Extrait du document =
Mercier sortit de cette séance l’ombre de lui-même, écrasé, définitivement jugé comme incapable. La presse, le lendemain, accentua la défaite. Et ce qu’on savait de son projet pour l’expédition de Madagascar n’était pas l’objet de moins violentes critiques.

Cependant Boisdeffre, son collaborateur en toutes choses, restait indemne, respecté de tous, et Rochefort le lui proposait comme modèle, « patriote et vrai soldat ». Nulle tentative plus grossière de séduction. Rochefort, qui se flattait d’avoir fait Boulanger, s’offrait à Mercier. Il racontait que le ministre de la Guerre, enfin pris de honte, avait déclaré au Conseil sa résolution « d’aller jusqu’au bout, c’est-à-dire de faire condamner à mort et fusiller le traître[75] ». Et, le louant « de ce bon mouvement », il lui promettait de « passer de son côté », s’il se décidait à jeter à la face de Casimir-Perier et de « l’impudique gorille nommé Joseph Reinach » sa démission motivée.

Mercier examina avec Boisdeffre les pièces réunies par Henry, classées par Sandherr. Ils connaissaient, l’un et l’autre, la dépêche de Panizzardi, la savaient sincère et exactement traduite. Donc l’antique lettre, au sujet de « ce canaille de D… », qui était à la solde des deux attachés, ne concernait pas Dreyfus, dont l’existence avait été révélée par son arrestation à l’attaché italien.

Il était bien tentant d’appliquer à Dreyfus l’initiale D…, d’y voir la signature du bordereau. Mais cette initiale même ne prouvait rien, les attachés militaires ayant l’habitude, par prudence, de démarquer, dans leurs correspondances, les noms de leurs agents.

Plus misérables encore les autres pièces du petit dossier, la lettre où l’un des attachés engage l’autre à se renseigner près d’un ami, l’indéchiffrable rébus de Schwarzkoppen.

Il n’y a pas une chance sur cent, sur mille, que l’une ou l’autre de ces pièces s’applique à Dreyfus. Cependant, si cette chance existe, d’arriver à la vérité ou de perdre un homme, à qui appartient-il d’en décider ? À la justice régulièrement saisie, au juge instructeur qui interrogera l’accusé, aux juges qui entendront sa défense.

La loi est formelle, impérative, l’article 101 du Code de justice militaire : « Le rapporteur fait représenter au prévenu toutes les pièces pouvant servir à conviction, et il l’interpelle pour qu’il ait à déclarer s’il les reconnaît. » Et l’équité a dit, avant la loi, que l’accusé connaisse les charges qui lui sont reprochées.

Seulement, si Dreyfus connaît ces pièces, versées au dossier, il réduira à néant la tentative de les lui appliquer.

Ainsi ce dilemme s’impose : ou renoncer à faire usage du nouveau dossier, ou le communiquer aux seuls juges, en violation de la loi, y joindre un commentaire officiel, la parole même du ministre de la Guerre, affirmant que les inconnus visés par ces pièces sont un seul homme, l’accusé.

Section des données =

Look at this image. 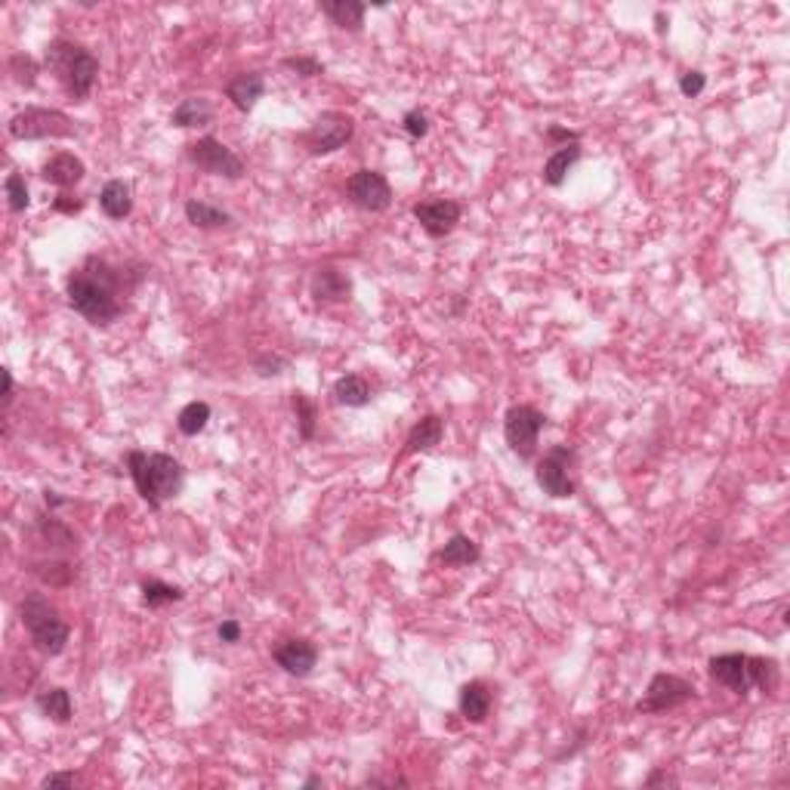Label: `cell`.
Returning <instances> with one entry per match:
<instances>
[{"label":"cell","instance_id":"obj_1","mask_svg":"<svg viewBox=\"0 0 790 790\" xmlns=\"http://www.w3.org/2000/svg\"><path fill=\"white\" fill-rule=\"evenodd\" d=\"M139 272L130 275L124 265H112L103 256H87L77 269L68 275V303L77 315H84L90 325L108 327L124 315L127 303L124 296L133 294L139 285Z\"/></svg>","mask_w":790,"mask_h":790},{"label":"cell","instance_id":"obj_2","mask_svg":"<svg viewBox=\"0 0 790 790\" xmlns=\"http://www.w3.org/2000/svg\"><path fill=\"white\" fill-rule=\"evenodd\" d=\"M130 479L136 485L139 497L145 500L152 510H158L167 500H174L185 485V466L170 454H145L130 451L127 454Z\"/></svg>","mask_w":790,"mask_h":790},{"label":"cell","instance_id":"obj_3","mask_svg":"<svg viewBox=\"0 0 790 790\" xmlns=\"http://www.w3.org/2000/svg\"><path fill=\"white\" fill-rule=\"evenodd\" d=\"M46 68L59 77L62 90L75 99V103H84V99L93 93V84L99 77V59L93 56L87 46L65 41V37H56L50 46H46Z\"/></svg>","mask_w":790,"mask_h":790},{"label":"cell","instance_id":"obj_4","mask_svg":"<svg viewBox=\"0 0 790 790\" xmlns=\"http://www.w3.org/2000/svg\"><path fill=\"white\" fill-rule=\"evenodd\" d=\"M707 670L714 683L725 685L729 692L741 695V698H745L747 692H754V688L772 692V688L778 685V664L772 658H754V655L729 652V655L710 658Z\"/></svg>","mask_w":790,"mask_h":790},{"label":"cell","instance_id":"obj_5","mask_svg":"<svg viewBox=\"0 0 790 790\" xmlns=\"http://www.w3.org/2000/svg\"><path fill=\"white\" fill-rule=\"evenodd\" d=\"M19 612H22V624H25V630L31 633V643L41 648L44 655L53 658V655L65 652L72 630H68V624L62 621L56 605H53L44 593H28V596L22 599Z\"/></svg>","mask_w":790,"mask_h":790},{"label":"cell","instance_id":"obj_6","mask_svg":"<svg viewBox=\"0 0 790 790\" xmlns=\"http://www.w3.org/2000/svg\"><path fill=\"white\" fill-rule=\"evenodd\" d=\"M13 139H72L77 136L75 121L59 108H22L19 115L10 117L6 124Z\"/></svg>","mask_w":790,"mask_h":790},{"label":"cell","instance_id":"obj_7","mask_svg":"<svg viewBox=\"0 0 790 790\" xmlns=\"http://www.w3.org/2000/svg\"><path fill=\"white\" fill-rule=\"evenodd\" d=\"M544 426H546V417L535 408V405H513V408L506 411L504 435H506V445H510V451L515 454V457H522V460L535 457L537 435H541Z\"/></svg>","mask_w":790,"mask_h":790},{"label":"cell","instance_id":"obj_8","mask_svg":"<svg viewBox=\"0 0 790 790\" xmlns=\"http://www.w3.org/2000/svg\"><path fill=\"white\" fill-rule=\"evenodd\" d=\"M185 158H189L198 170H205V174H214V176H223V179L245 176V161H241L229 145H223L220 139H214V136L195 139V143L185 148Z\"/></svg>","mask_w":790,"mask_h":790},{"label":"cell","instance_id":"obj_9","mask_svg":"<svg viewBox=\"0 0 790 790\" xmlns=\"http://www.w3.org/2000/svg\"><path fill=\"white\" fill-rule=\"evenodd\" d=\"M688 701H695V685L688 679L676 674H655L636 710L639 714H664V710H676Z\"/></svg>","mask_w":790,"mask_h":790},{"label":"cell","instance_id":"obj_10","mask_svg":"<svg viewBox=\"0 0 790 790\" xmlns=\"http://www.w3.org/2000/svg\"><path fill=\"white\" fill-rule=\"evenodd\" d=\"M352 133H355V124H352L349 115L325 112L306 133H303L300 143L309 148V155H331L349 143Z\"/></svg>","mask_w":790,"mask_h":790},{"label":"cell","instance_id":"obj_11","mask_svg":"<svg viewBox=\"0 0 790 790\" xmlns=\"http://www.w3.org/2000/svg\"><path fill=\"white\" fill-rule=\"evenodd\" d=\"M571 466H575V451L568 445H556L544 454V460L535 469L537 485L550 497H571L575 495V479H571Z\"/></svg>","mask_w":790,"mask_h":790},{"label":"cell","instance_id":"obj_12","mask_svg":"<svg viewBox=\"0 0 790 790\" xmlns=\"http://www.w3.org/2000/svg\"><path fill=\"white\" fill-rule=\"evenodd\" d=\"M346 195L355 207L371 210V214H383L393 205V189H389L386 176L377 174V170H358V174L349 176L346 183Z\"/></svg>","mask_w":790,"mask_h":790},{"label":"cell","instance_id":"obj_13","mask_svg":"<svg viewBox=\"0 0 790 790\" xmlns=\"http://www.w3.org/2000/svg\"><path fill=\"white\" fill-rule=\"evenodd\" d=\"M411 214L414 220L424 225L429 238H445V235H451L454 225L460 223L464 207L454 198H426V201H417V205L411 207Z\"/></svg>","mask_w":790,"mask_h":790},{"label":"cell","instance_id":"obj_14","mask_svg":"<svg viewBox=\"0 0 790 790\" xmlns=\"http://www.w3.org/2000/svg\"><path fill=\"white\" fill-rule=\"evenodd\" d=\"M275 664L291 676H309L318 664V648L309 639H285L275 648Z\"/></svg>","mask_w":790,"mask_h":790},{"label":"cell","instance_id":"obj_15","mask_svg":"<svg viewBox=\"0 0 790 790\" xmlns=\"http://www.w3.org/2000/svg\"><path fill=\"white\" fill-rule=\"evenodd\" d=\"M309 291H312V296H315L318 306H327V303H346L349 294H352V285L340 269H334V265H322V269L312 275Z\"/></svg>","mask_w":790,"mask_h":790},{"label":"cell","instance_id":"obj_16","mask_svg":"<svg viewBox=\"0 0 790 790\" xmlns=\"http://www.w3.org/2000/svg\"><path fill=\"white\" fill-rule=\"evenodd\" d=\"M84 174H87V167H84V161L77 158V155H72V152L53 155V158L46 161L44 170H41V176L50 185H56V189H72V185L81 183Z\"/></svg>","mask_w":790,"mask_h":790},{"label":"cell","instance_id":"obj_17","mask_svg":"<svg viewBox=\"0 0 790 790\" xmlns=\"http://www.w3.org/2000/svg\"><path fill=\"white\" fill-rule=\"evenodd\" d=\"M263 93H265V77L260 72H245L225 84V96L232 99V105L238 108V112H250V108L256 105V99H263Z\"/></svg>","mask_w":790,"mask_h":790},{"label":"cell","instance_id":"obj_18","mask_svg":"<svg viewBox=\"0 0 790 790\" xmlns=\"http://www.w3.org/2000/svg\"><path fill=\"white\" fill-rule=\"evenodd\" d=\"M460 714L469 723H485L491 714V688L482 679H473L460 688Z\"/></svg>","mask_w":790,"mask_h":790},{"label":"cell","instance_id":"obj_19","mask_svg":"<svg viewBox=\"0 0 790 790\" xmlns=\"http://www.w3.org/2000/svg\"><path fill=\"white\" fill-rule=\"evenodd\" d=\"M479 559H482L479 544H475L473 537H466V535H454L451 541L445 544L439 553H435V562H442V565H451V568L475 565Z\"/></svg>","mask_w":790,"mask_h":790},{"label":"cell","instance_id":"obj_20","mask_svg":"<svg viewBox=\"0 0 790 790\" xmlns=\"http://www.w3.org/2000/svg\"><path fill=\"white\" fill-rule=\"evenodd\" d=\"M99 207L108 220H127L130 210H133V192L124 179H112L105 183V189L99 192Z\"/></svg>","mask_w":790,"mask_h":790},{"label":"cell","instance_id":"obj_21","mask_svg":"<svg viewBox=\"0 0 790 790\" xmlns=\"http://www.w3.org/2000/svg\"><path fill=\"white\" fill-rule=\"evenodd\" d=\"M170 121L176 124V127H205V124L214 121V103L205 96H189L183 99L176 108H174V117Z\"/></svg>","mask_w":790,"mask_h":790},{"label":"cell","instance_id":"obj_22","mask_svg":"<svg viewBox=\"0 0 790 790\" xmlns=\"http://www.w3.org/2000/svg\"><path fill=\"white\" fill-rule=\"evenodd\" d=\"M577 158H581V143H571V145L556 148V152L550 155V161L544 164V174H541L544 183L553 185V189L562 185V183H565V176H568V170L577 164Z\"/></svg>","mask_w":790,"mask_h":790},{"label":"cell","instance_id":"obj_23","mask_svg":"<svg viewBox=\"0 0 790 790\" xmlns=\"http://www.w3.org/2000/svg\"><path fill=\"white\" fill-rule=\"evenodd\" d=\"M322 13L334 25L349 28V31H358L365 22V4H358V0H325Z\"/></svg>","mask_w":790,"mask_h":790},{"label":"cell","instance_id":"obj_24","mask_svg":"<svg viewBox=\"0 0 790 790\" xmlns=\"http://www.w3.org/2000/svg\"><path fill=\"white\" fill-rule=\"evenodd\" d=\"M442 435H445V420L435 417V414H429V417H424L417 426L411 429L408 448H405V454H417V451L435 448V445L442 442Z\"/></svg>","mask_w":790,"mask_h":790},{"label":"cell","instance_id":"obj_25","mask_svg":"<svg viewBox=\"0 0 790 790\" xmlns=\"http://www.w3.org/2000/svg\"><path fill=\"white\" fill-rule=\"evenodd\" d=\"M334 395H337V402L346 405V408H365V405L371 402V386H367L362 374H346V377L337 380Z\"/></svg>","mask_w":790,"mask_h":790},{"label":"cell","instance_id":"obj_26","mask_svg":"<svg viewBox=\"0 0 790 790\" xmlns=\"http://www.w3.org/2000/svg\"><path fill=\"white\" fill-rule=\"evenodd\" d=\"M185 216H189V223L198 225V229H223V225L232 223V216L225 214V210L207 205V201H198V198H192L189 205H185Z\"/></svg>","mask_w":790,"mask_h":790},{"label":"cell","instance_id":"obj_27","mask_svg":"<svg viewBox=\"0 0 790 790\" xmlns=\"http://www.w3.org/2000/svg\"><path fill=\"white\" fill-rule=\"evenodd\" d=\"M37 707H41L44 716H50L53 723H68L72 719V695L65 688H46V692L37 695Z\"/></svg>","mask_w":790,"mask_h":790},{"label":"cell","instance_id":"obj_28","mask_svg":"<svg viewBox=\"0 0 790 790\" xmlns=\"http://www.w3.org/2000/svg\"><path fill=\"white\" fill-rule=\"evenodd\" d=\"M35 535L44 546H75L72 528L62 525L59 519H53V515H41V519H37Z\"/></svg>","mask_w":790,"mask_h":790},{"label":"cell","instance_id":"obj_29","mask_svg":"<svg viewBox=\"0 0 790 790\" xmlns=\"http://www.w3.org/2000/svg\"><path fill=\"white\" fill-rule=\"evenodd\" d=\"M210 420V405L207 402H189L183 411L176 414V426L183 435H198Z\"/></svg>","mask_w":790,"mask_h":790},{"label":"cell","instance_id":"obj_30","mask_svg":"<svg viewBox=\"0 0 790 790\" xmlns=\"http://www.w3.org/2000/svg\"><path fill=\"white\" fill-rule=\"evenodd\" d=\"M185 593L179 590L174 584H164V581H143V602L148 608H161V605H170V602H179Z\"/></svg>","mask_w":790,"mask_h":790},{"label":"cell","instance_id":"obj_31","mask_svg":"<svg viewBox=\"0 0 790 790\" xmlns=\"http://www.w3.org/2000/svg\"><path fill=\"white\" fill-rule=\"evenodd\" d=\"M291 405H294V411H296V420H300V435H303V442H312V439H315V420H318L315 405H312L303 393H294Z\"/></svg>","mask_w":790,"mask_h":790},{"label":"cell","instance_id":"obj_32","mask_svg":"<svg viewBox=\"0 0 790 790\" xmlns=\"http://www.w3.org/2000/svg\"><path fill=\"white\" fill-rule=\"evenodd\" d=\"M4 192H6V201H10L13 214H22V210H28L31 195H28V183H25V176H22V174H10V176H6Z\"/></svg>","mask_w":790,"mask_h":790},{"label":"cell","instance_id":"obj_33","mask_svg":"<svg viewBox=\"0 0 790 790\" xmlns=\"http://www.w3.org/2000/svg\"><path fill=\"white\" fill-rule=\"evenodd\" d=\"M10 75H13V81L19 84V87H35V81H37V62L31 59V56H25V53H19V56L10 59Z\"/></svg>","mask_w":790,"mask_h":790},{"label":"cell","instance_id":"obj_34","mask_svg":"<svg viewBox=\"0 0 790 790\" xmlns=\"http://www.w3.org/2000/svg\"><path fill=\"white\" fill-rule=\"evenodd\" d=\"M285 68H291V72H296L300 77L325 75V65L318 59H312V56H291V59H285Z\"/></svg>","mask_w":790,"mask_h":790},{"label":"cell","instance_id":"obj_35","mask_svg":"<svg viewBox=\"0 0 790 790\" xmlns=\"http://www.w3.org/2000/svg\"><path fill=\"white\" fill-rule=\"evenodd\" d=\"M704 87H707V75H704V72H685L683 77H679V90H683L685 99L701 96Z\"/></svg>","mask_w":790,"mask_h":790},{"label":"cell","instance_id":"obj_36","mask_svg":"<svg viewBox=\"0 0 790 790\" xmlns=\"http://www.w3.org/2000/svg\"><path fill=\"white\" fill-rule=\"evenodd\" d=\"M402 124H405V130H408L411 139H424L429 133V117H426V112H420V108H414V112L405 115Z\"/></svg>","mask_w":790,"mask_h":790},{"label":"cell","instance_id":"obj_37","mask_svg":"<svg viewBox=\"0 0 790 790\" xmlns=\"http://www.w3.org/2000/svg\"><path fill=\"white\" fill-rule=\"evenodd\" d=\"M77 785V775L75 772H53L41 781V787H75Z\"/></svg>","mask_w":790,"mask_h":790},{"label":"cell","instance_id":"obj_38","mask_svg":"<svg viewBox=\"0 0 790 790\" xmlns=\"http://www.w3.org/2000/svg\"><path fill=\"white\" fill-rule=\"evenodd\" d=\"M216 636H220L223 643H238V639H241V624L238 621H223L220 627H216Z\"/></svg>","mask_w":790,"mask_h":790},{"label":"cell","instance_id":"obj_39","mask_svg":"<svg viewBox=\"0 0 790 790\" xmlns=\"http://www.w3.org/2000/svg\"><path fill=\"white\" fill-rule=\"evenodd\" d=\"M81 207H84V201H75L72 195H59V198L53 201V210H59V214H77Z\"/></svg>","mask_w":790,"mask_h":790},{"label":"cell","instance_id":"obj_40","mask_svg":"<svg viewBox=\"0 0 790 790\" xmlns=\"http://www.w3.org/2000/svg\"><path fill=\"white\" fill-rule=\"evenodd\" d=\"M546 139H553V143H565V145H571V143H577V133L575 130H562V127H553V130H546Z\"/></svg>","mask_w":790,"mask_h":790},{"label":"cell","instance_id":"obj_41","mask_svg":"<svg viewBox=\"0 0 790 790\" xmlns=\"http://www.w3.org/2000/svg\"><path fill=\"white\" fill-rule=\"evenodd\" d=\"M256 367H260V374L263 377H269V374H281L278 367H285V358H263V362H256Z\"/></svg>","mask_w":790,"mask_h":790},{"label":"cell","instance_id":"obj_42","mask_svg":"<svg viewBox=\"0 0 790 790\" xmlns=\"http://www.w3.org/2000/svg\"><path fill=\"white\" fill-rule=\"evenodd\" d=\"M13 402V374L4 371V408H10Z\"/></svg>","mask_w":790,"mask_h":790},{"label":"cell","instance_id":"obj_43","mask_svg":"<svg viewBox=\"0 0 790 790\" xmlns=\"http://www.w3.org/2000/svg\"><path fill=\"white\" fill-rule=\"evenodd\" d=\"M648 787H655V785H676V778L674 775H667V772H655L652 778L645 781Z\"/></svg>","mask_w":790,"mask_h":790},{"label":"cell","instance_id":"obj_44","mask_svg":"<svg viewBox=\"0 0 790 790\" xmlns=\"http://www.w3.org/2000/svg\"><path fill=\"white\" fill-rule=\"evenodd\" d=\"M44 500H46V506H62V504H68L65 497H59L56 491H44Z\"/></svg>","mask_w":790,"mask_h":790},{"label":"cell","instance_id":"obj_45","mask_svg":"<svg viewBox=\"0 0 790 790\" xmlns=\"http://www.w3.org/2000/svg\"><path fill=\"white\" fill-rule=\"evenodd\" d=\"M303 787H322V778H315V775H312V778H306V781H303Z\"/></svg>","mask_w":790,"mask_h":790},{"label":"cell","instance_id":"obj_46","mask_svg":"<svg viewBox=\"0 0 790 790\" xmlns=\"http://www.w3.org/2000/svg\"><path fill=\"white\" fill-rule=\"evenodd\" d=\"M655 22H658V31H664V28H667V19H664V13H658V15H655Z\"/></svg>","mask_w":790,"mask_h":790}]
</instances>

Consigne =
Prolongez le texte sur l'affaire Dreyfus en reprenant juste après sa dernière phrase. Les items viennent d'une autre source.

Résultat =
Ou l’acquittement possible, sinon certain, — ou cet amas d’horreurs, mensonge, forfaiture, assassinat d’un soldat dans la nuit.

Boisdeffre a-t-il hésité ? Mercier, bien qu’il s’en taise, a commencé par reculer devant le crime.

Ce n’est pas qu’il n’en voie clairement le prix : cette presse qui l’outrage va l’acclamer ; du même coup il s’annexera l’Église et les démagogues, Drumont et Rochefort ; la condamnation du juif doit le sacrer grand homme, gardien de la défense nationale, chef des patriotes. Vainqueur d’Israël et sauveur de la France, il sera à Boulanger ce que Bonaparte a été à Augereau.

Le même marché avait été offert au chef de l’État : « Casimir-Perier a une terrible occasion de devenir populaire[76]. »

Pourtant un suprême scrupule de conscience arrête. Mercier. Quoi ! violer la loi[77] — plus que la loi, le droit naturel[78], — supprimer la défense d’un accusé, tuer un innocent possible, et d’un coup si lâche !

Il demande à réfléchir. Aussitôt sa défaillance est connue du journal des jésuites.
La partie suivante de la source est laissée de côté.